Spotted Hog Irish Soda Bread
Recipe by Aaron Burr House Inn
1 lb flour
1 tsp baking soda
1 tsp salt
1 tbsp organic sugar
4 oz Sultana raisins or chocolate pieces
12 oz buttermilk
Preheat oven to 425. Lightly flour a sheet pan.,Sift dry ingredients. Add in the raisins or chocolate pieces, coating with the dry mixture. Place egg in a measuring cup. Add buttermilk.. Beat the mixture. Create a well in the dry mixture, add most of the wet mixture. Using one floured hand mix gently. The trick to soda bread is not to overwork the dough. Add the rest of the wet ingredients if the mixture is too dry. Next, wash and dry your hands and with floured fingers create neat biscuits on the floured sheet pan. Bake for 10 minutes. Turn down heat to 400 degrees, then back up to 425 for an additional 10 minutes. Best when eaten immediately.

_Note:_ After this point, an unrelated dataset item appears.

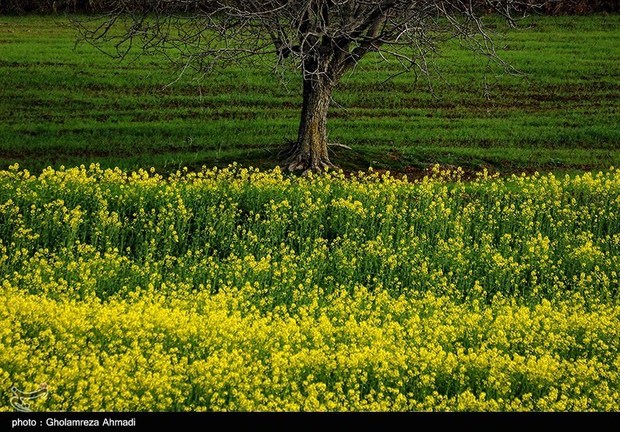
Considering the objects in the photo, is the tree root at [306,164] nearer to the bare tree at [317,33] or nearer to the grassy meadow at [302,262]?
the bare tree at [317,33]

Recipe by The Inn at Bowman’s Hill
2 eggs (per serving)
Salt & pepper
diced sharp cheddar cheese
sliced grape tomatoes
Add 1/8” vegetable oil to an 8” non-stick pan on low heat. Separate the egg white from the yolks. Beat the egg white until firm but not overly stiff (this is the important step!). Add the egg white to the pan. The mixture should be just stiff enough to still “flow.” Add pepper and salt to taste. Allow to fry for 2 to 3 minutes on low heat until light brown. Lightly fold (do not mix or blend) in the egg yolks over the surface of the white. Add optional fillings in a strip down the center. Carefully fold the omelet in half. Turn to high heat and cook for 1 to 2 minutes. Turn over and repeat. Serve immediately. The soufflé omelet should be ½” to 1 ½” thick with a soft center and a crispy outside.

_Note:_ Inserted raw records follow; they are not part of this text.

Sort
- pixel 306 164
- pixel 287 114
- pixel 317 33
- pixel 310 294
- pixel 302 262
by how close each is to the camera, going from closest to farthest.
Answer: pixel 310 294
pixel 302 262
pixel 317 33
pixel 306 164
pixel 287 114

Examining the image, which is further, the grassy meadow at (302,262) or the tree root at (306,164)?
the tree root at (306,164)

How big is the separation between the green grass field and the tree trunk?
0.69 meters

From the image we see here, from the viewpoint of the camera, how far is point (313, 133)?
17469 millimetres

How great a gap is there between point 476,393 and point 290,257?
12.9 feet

Lemon Zest Pancakes with Blueberry Sauce
By Galvanized America Inn & Art Gallery
Light and lemony pancakes with a delectable blueberry sauce. Serve with sausage links and deviled eggs for the full experience.
1 ½ cups plus 1 T all-purpose flour
3 T sugar
1 heaping T baking powder
¼ t salt
12 oz evaporated whole milk
1 lemon (zest and juice)
1 ½ t real vanilla extract
1 large egg
2 T butter
Heat griddle to 350-375 degrees F. In large bowl mix flour, sugar, baking powder, and salt, set aside. In small bowl mix the evaporated milk, lemon zest and juice. Allow to sit 5 minutes. Then add egg and vanilla. Mix to combine. Put the wet ingredients into the dry and stir to combine. Do not over stir. Melt butter onto heated skillet. Fry pancakes on both sides until golden. Serve with warm blueberry sauce, dust with confectioners sugar and enjoy!!
3 cups fresh or frozen blueberries
1 cup water
½ cup sugar
1 ½ T cornstarch dissolved in 3 T water
½ t real vanilla extract
Place 1 ½ cups blueberries in a medium saucepan. Stir in water, sugar, and vanilla. Heat over medium-high heat until sauce comes to a low boil and blueberries just start to break apart. Add dissolved cornstarch and bring to a boil. Turn down heat and simmer 2 minutes or until sauce is desired consistency. Remove from heat. Add remaining blueberries and stir. Serve warm. Reheats well.